KONGRE BİLDİRİLERİ
İzmir’de tasarruflarında bulunan arsanın Evkaf Muhasebeciliği tarafından ecnebi devletler
tebaasından bazı şahıslara satılmak istendiğinden bahisle hukuklarının muhafazası için İzmirli
tüccar Yosef oğlu Harelambo’nun zevcesi Harikalya tarafından verilen arzuhal, Nizamnamenin
çıkarılmasından yıllar sonra bile, Osmanlı vatandaşlarının rahatsızlıklarını dile getirmektedir.25
2-1867 Tarihli İstimlâk-i Emlak Nizamnamesi
İstimlak-i Emlak Nizamnamesi ile26 yabancılar, taşınmaz malları ile ilgili olarak her türlü hukuki
işlemde Osmanlı kanunlarına ve mahkemelerine bağlı olacaklardı. Yabancıların Osmanlı ülkesinde
taşınmaz mal edinebilmesi için ayrıca Safer Kanunu’na eklenen protokolü kabul eden devletlerce
imzalanması şartı aranıyordu.
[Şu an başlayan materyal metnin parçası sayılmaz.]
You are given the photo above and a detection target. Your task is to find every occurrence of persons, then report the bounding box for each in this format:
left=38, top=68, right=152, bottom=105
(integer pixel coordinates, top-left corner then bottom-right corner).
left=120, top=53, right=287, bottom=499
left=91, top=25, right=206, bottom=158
Söz konusu düzenleme ile mülkiyet hakkından yararlanan yabancıların
bu hususta tebaaya uygulanan hüküm ve vergilere tabi olacağı açıkça belirtilmiş, taşınmaz mallarda
yabancılar aynı Osmanlı vatandaşı gibi kabul edilmiş, menkul mallarda geçerli olan ayrıcalıklar ise
kaldırılmıştı. Safer Kanunu ve ona bağlı protokol önce Fransa (9 Haziran 1868) daha sonra sırasıyla
İsveç-Norveç (13 Haziran 1868), Belçika (4 Temmuz 1868), İngiltere (8 Temmuz 1868), Avusturya
(5 Kasım 1868), Danimarka (10 Mayıs 1869), Prusya (7 Haziran 1869), İspanya (5 Ekim 1870),
Yunanistan ( 24 Şubat 1873), Rusya (20 Mart 1870), İtalya ( 23 Mart 1873), Flemenk (6 Ağustos
1873), ABD (11 Ağustos 1874), Portekiz (29 Ocak 1883) ve İran ( 30 Haziran 1883) tarafından
imzalanmıştı.27 Sırbistan 1896 tarihli Konsolosluk Anlaşması ile vatandaşlarının taşınmaz mal sahibi
olma hakkını elde ederken, Romen ve Bulgar halkları bu haktan yararlanamamıştır. Ayrıca Fransa ve
Almanya himayesinde olan İsviçreliler de Osmanlı ülkesinde taşınmaz mülkiyeti edinebiliyorlardı.28
Nizamnamenin 1. maddesinde, Osmanlı Devleti’nde taşınmaz mal sahibi olan yabancılar, Osmanlı
vatandaşları ile hak ve yükümlülük eşit sayılmışlardı.29 Bir başka deyişle, yabancılar taşınmaz mal
edinmede bazı istisnalar haricinde, Osmanlı vatandaşları gibi olacaklardı. Bu istisnaların ilki, arazi
bakımından getirilen kısıtlamaydı. Söz konusu maddede yabancıların Hicaz arazisi dışında arazi
edinebileceğinin altı çizilerek Kutsal Yerler sayılan Hicaz bölgesine yabancıların girmesi engellenmek
istenmişti. Diğer istisna ise, kişilere ilişkindi. Hicaz Vilayeti hariç, tüm Osmanlı ülkesinde yabancıların
taşınmaz mülkiyeti edinmesine izin verilirken, Osmanlı vatandaşı olup da sonradan tabiiyet değiştirmiş
olan kişilerin bu haktan yararlanamayacakları ve bu kişilerin hukuki durumlarının özel bir kanunla
düzenleneceği belirtilmişti. Osmanlı tabiiyetini bırakan kişilerin bu kanundan yararlanamayacakları
maddede açıkça yazılı olduğundan, şahıs bakımından da istisna getirildiği dikkat çekmektedir. Ancak
tabiiyet değiştiren kişilerin hukuki durumunun belirleneceği düzenleme, Kanundan tam on altı yıl
sonra çıkarılan “Ecanibin Hakkı İstimlâki Kanunu’nun 1. Maddesinde İstisna Olunan Eşhasın
Emlak ve Arazisine Mahsusu Kanunu” dur. 25 Rebiülahir 1300 tarihinde çıkarılan kanunda,
25 B.O.A., 16 Za 1321 H./ tarih, Dosya No: 817 Gömlek No: 28 , DH.MKT.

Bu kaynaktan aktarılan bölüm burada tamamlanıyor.